# DOE map worksheet

Split your workflow into Directives, Orchestration, and Execution before you build it.

Every reliable agent keeps 3 things separate. Directives are the written rules, a text file a human edits. Orchestration is the decision the AI makes by reading those rules. Execution is deterministic code that carries the decision out. Errors compound when these blur, and a 90% accurate step run 5 times in a row is 59% accurate end to end. Keep the boxes clean and the failure always has an address.

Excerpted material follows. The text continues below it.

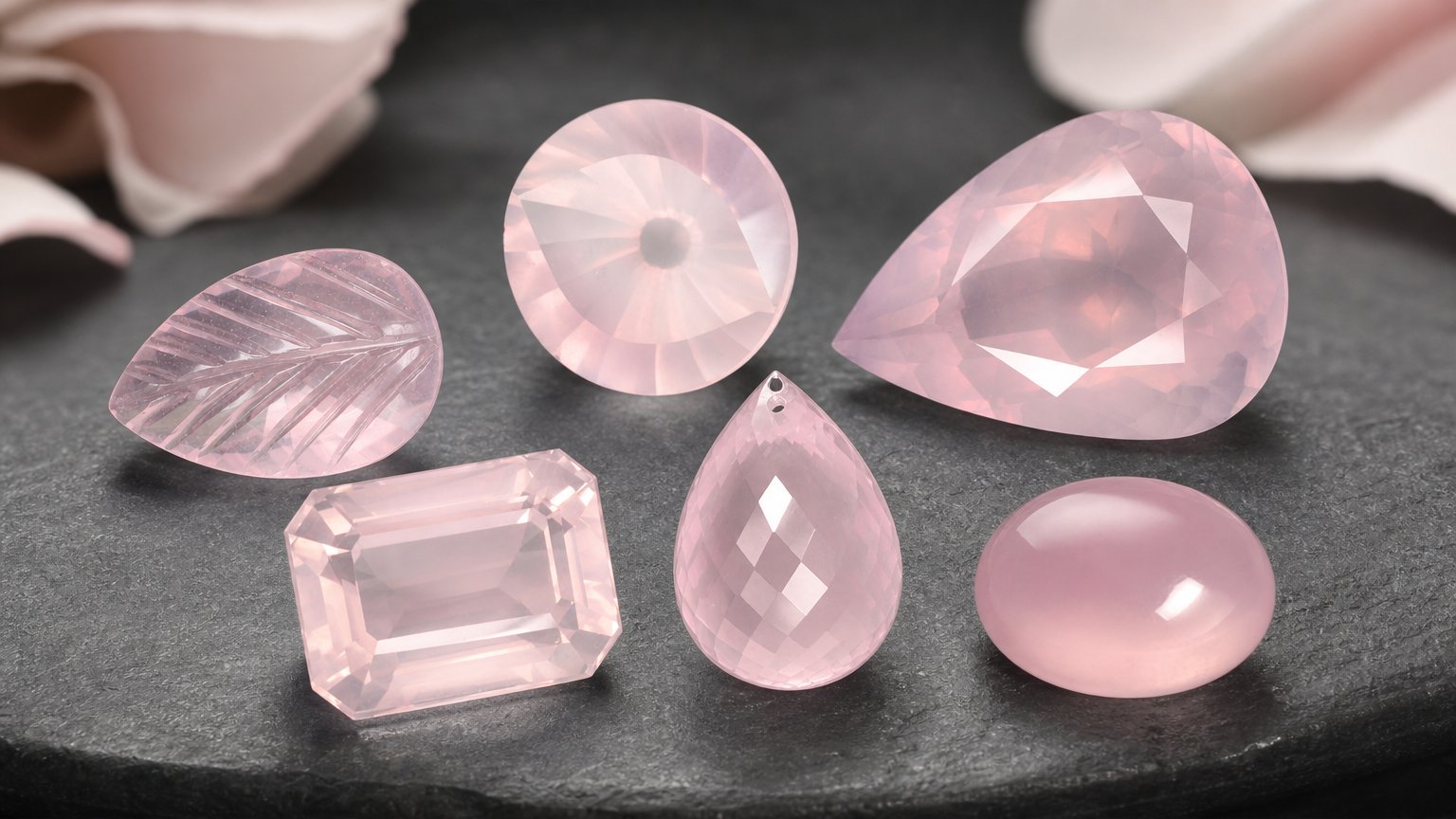 Pietre preziose di quarzo rosa naturale - guida all'acquisto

## Completed example: email triage

| What is written down (Directives) | What the AI decides (Orchestration) | What code executes (Execution) |
| --- | --- | --- |
| The directive file: 4 categories, priority order, auto-reply rule, cold-pitch rule, if-unsure default | Which of the 4 categories this email is. Nothing else. | The 4-way switch: post to Slack, save a draft, archive, or label and forward to bookkeeping |

## Your workflows

| What is written down | What the AI decides | What code executes |
| --- | --- | --- |
| | | |
| | | |
| | | |

## The 2 audit questions

Answer both for every row. A no on either one means redraw the map before you build.

1. Does the model perform any action itself? It should not. If the model sends the email or writes the row, move that step into the Execution column and have code do it.

2. Can an operator change behavior without a developer? They should be able to. If changing what the system does means editing code, business logic has leaked out of the Directives column. Pull it back into the text file.